» The request: Copy out the listing that follows exactly, dropping every picture.

» Material shown:
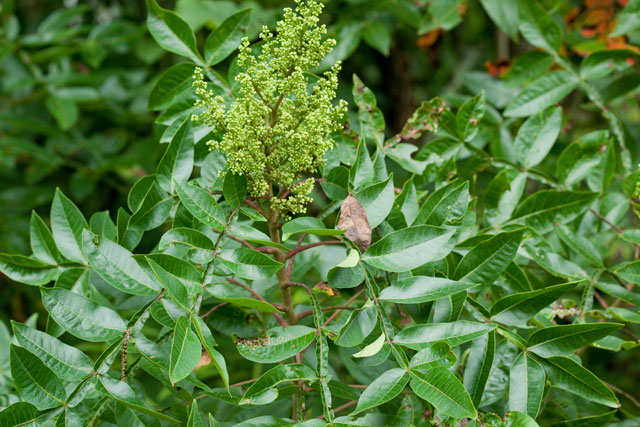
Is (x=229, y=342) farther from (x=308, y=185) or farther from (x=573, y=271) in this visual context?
(x=573, y=271)

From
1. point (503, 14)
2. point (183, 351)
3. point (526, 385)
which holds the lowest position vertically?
point (526, 385)

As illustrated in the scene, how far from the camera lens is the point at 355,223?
0.69m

» The answer:
Is (x=229, y=342) farther from (x=308, y=185) or farther from (x=573, y=271) in this visual context?
(x=573, y=271)

From
1. point (503, 14)
2. point (183, 351)
3. point (526, 385)
which holds the lowest position vertically?
point (526, 385)

As illustrated in the scene, how far from the camera lens is the point at 355,223?
0.69m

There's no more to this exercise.